Thursday, January 20, 2005


The Second Inaugural Address

Today President Bush will deliver his second inaugural address. It's questionable how appropriate the possessive pronoun is, since he probably wrote little or none of the speech himself.

The first Republican president, Abraham Lincoln, did write his own second inaugural address, delivered on March 4, 1865, little more than a month before his death. The only photograph we have of Lincoln giving a speech is at his second inauguration. Lincoln's assassin, John Wilkes Booth, is also visible in the same photograph. A recent book on the speech, by Ronald C. White Jr., is entitled Lincoln's Greatest Speech (New York: Simon & Schuster, 2002).

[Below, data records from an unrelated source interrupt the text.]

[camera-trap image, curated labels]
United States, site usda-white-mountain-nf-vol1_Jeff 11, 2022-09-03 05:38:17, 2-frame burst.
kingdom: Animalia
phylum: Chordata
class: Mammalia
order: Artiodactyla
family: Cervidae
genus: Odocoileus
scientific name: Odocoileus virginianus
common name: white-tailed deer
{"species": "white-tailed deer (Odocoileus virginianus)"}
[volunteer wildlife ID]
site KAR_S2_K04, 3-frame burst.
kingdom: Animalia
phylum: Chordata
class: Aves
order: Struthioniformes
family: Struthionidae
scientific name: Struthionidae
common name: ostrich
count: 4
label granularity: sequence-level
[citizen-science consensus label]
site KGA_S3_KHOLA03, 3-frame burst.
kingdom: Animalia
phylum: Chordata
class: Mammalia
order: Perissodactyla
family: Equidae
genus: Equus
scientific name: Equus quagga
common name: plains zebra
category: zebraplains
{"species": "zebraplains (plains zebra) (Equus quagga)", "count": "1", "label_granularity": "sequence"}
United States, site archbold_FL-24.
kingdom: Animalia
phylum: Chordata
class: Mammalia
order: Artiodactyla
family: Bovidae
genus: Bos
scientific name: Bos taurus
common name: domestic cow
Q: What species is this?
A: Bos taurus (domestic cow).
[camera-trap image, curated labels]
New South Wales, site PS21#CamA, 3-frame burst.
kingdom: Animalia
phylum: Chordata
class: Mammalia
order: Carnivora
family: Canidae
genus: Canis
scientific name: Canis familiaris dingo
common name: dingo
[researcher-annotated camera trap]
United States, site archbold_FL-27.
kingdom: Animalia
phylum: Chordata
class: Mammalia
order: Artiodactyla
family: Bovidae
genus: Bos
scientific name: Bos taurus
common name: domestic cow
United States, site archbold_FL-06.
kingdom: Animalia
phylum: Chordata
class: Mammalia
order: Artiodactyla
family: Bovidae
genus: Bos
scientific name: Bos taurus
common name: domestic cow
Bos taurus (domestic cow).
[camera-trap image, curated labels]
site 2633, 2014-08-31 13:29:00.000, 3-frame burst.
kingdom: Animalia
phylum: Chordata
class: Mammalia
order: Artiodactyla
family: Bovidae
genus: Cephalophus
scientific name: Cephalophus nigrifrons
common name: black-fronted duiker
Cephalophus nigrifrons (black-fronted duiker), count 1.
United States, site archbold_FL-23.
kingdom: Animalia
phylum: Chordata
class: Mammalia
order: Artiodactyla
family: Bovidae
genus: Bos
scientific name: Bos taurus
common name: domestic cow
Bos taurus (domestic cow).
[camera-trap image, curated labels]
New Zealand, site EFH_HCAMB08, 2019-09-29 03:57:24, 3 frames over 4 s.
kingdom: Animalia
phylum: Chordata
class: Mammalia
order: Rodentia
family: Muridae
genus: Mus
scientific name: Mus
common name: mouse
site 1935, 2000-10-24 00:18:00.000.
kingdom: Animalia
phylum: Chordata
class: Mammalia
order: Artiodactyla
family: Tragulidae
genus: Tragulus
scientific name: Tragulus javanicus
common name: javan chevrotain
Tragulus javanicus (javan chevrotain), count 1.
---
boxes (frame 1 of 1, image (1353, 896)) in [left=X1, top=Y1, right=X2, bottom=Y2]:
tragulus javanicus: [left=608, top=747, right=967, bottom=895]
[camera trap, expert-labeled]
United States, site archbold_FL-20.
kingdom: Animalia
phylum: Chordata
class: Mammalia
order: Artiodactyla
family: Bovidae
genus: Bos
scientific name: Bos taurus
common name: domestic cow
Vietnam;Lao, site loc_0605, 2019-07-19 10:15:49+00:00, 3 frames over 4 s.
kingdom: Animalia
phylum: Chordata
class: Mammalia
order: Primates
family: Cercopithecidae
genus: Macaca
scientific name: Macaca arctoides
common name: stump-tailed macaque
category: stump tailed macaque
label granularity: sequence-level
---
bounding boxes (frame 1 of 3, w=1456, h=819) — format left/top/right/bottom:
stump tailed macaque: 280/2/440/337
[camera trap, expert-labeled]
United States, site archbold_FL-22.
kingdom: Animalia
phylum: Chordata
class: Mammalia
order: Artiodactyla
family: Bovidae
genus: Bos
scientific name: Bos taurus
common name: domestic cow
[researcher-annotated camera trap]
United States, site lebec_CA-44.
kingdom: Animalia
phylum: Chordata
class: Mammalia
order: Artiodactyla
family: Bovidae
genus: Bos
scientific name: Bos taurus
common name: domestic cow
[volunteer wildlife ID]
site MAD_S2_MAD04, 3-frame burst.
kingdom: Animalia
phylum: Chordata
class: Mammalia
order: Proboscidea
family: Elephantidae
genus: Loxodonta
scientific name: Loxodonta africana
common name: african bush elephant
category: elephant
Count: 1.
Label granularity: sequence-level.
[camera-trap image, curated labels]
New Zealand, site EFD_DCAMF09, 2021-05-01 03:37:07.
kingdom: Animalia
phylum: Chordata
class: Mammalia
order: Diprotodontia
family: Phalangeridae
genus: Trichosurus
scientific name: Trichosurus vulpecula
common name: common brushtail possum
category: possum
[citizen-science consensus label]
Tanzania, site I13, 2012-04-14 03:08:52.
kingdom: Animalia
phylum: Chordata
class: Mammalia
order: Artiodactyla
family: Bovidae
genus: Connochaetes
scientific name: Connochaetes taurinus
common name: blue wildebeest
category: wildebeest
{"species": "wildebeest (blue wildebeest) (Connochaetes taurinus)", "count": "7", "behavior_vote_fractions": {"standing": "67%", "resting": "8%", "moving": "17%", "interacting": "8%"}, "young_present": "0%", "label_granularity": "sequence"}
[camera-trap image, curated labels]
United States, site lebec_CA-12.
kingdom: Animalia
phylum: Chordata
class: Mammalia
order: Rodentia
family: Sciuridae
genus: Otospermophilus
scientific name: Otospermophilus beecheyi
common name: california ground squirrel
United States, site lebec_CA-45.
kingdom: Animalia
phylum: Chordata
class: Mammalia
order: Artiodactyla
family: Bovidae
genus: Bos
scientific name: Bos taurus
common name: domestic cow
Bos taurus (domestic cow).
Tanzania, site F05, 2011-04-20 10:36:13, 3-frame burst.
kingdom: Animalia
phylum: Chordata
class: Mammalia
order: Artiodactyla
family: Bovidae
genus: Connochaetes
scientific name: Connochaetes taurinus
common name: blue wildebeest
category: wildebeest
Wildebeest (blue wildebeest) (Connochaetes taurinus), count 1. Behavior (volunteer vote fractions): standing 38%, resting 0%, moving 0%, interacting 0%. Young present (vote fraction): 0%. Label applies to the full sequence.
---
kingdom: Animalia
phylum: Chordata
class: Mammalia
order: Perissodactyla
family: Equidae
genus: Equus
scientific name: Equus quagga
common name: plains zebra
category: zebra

While the Gettysburg Address perhaps better deserves that superlative, Lincoln's second inaugural address is indeed a remarkable document. Here are some excerpts:
Neither party expected for the war the magnitude or the duration which it has already attained. Neither anticipated that the cause of the conflict might cease with or even before the conflict itself should cease. Each looked for an easier triumph, and a result less fundamental and astounding. Both read the same Bible and pray to the same God, and each invokes His aid against the other.


The prayers of both could not be answered. That of neither has been answered fully. The Almighty has His own purposes.


With malice toward none, with charity for all, with firmness in the right as God gives us to see the right, let us strive on to finish the work we are in, to bind up the nation's wounds, to care for him who shall have borne the battle and for his widow and his orphan, to do all which may achieve and cherish a just and lasting peace among ourselves and with all nations.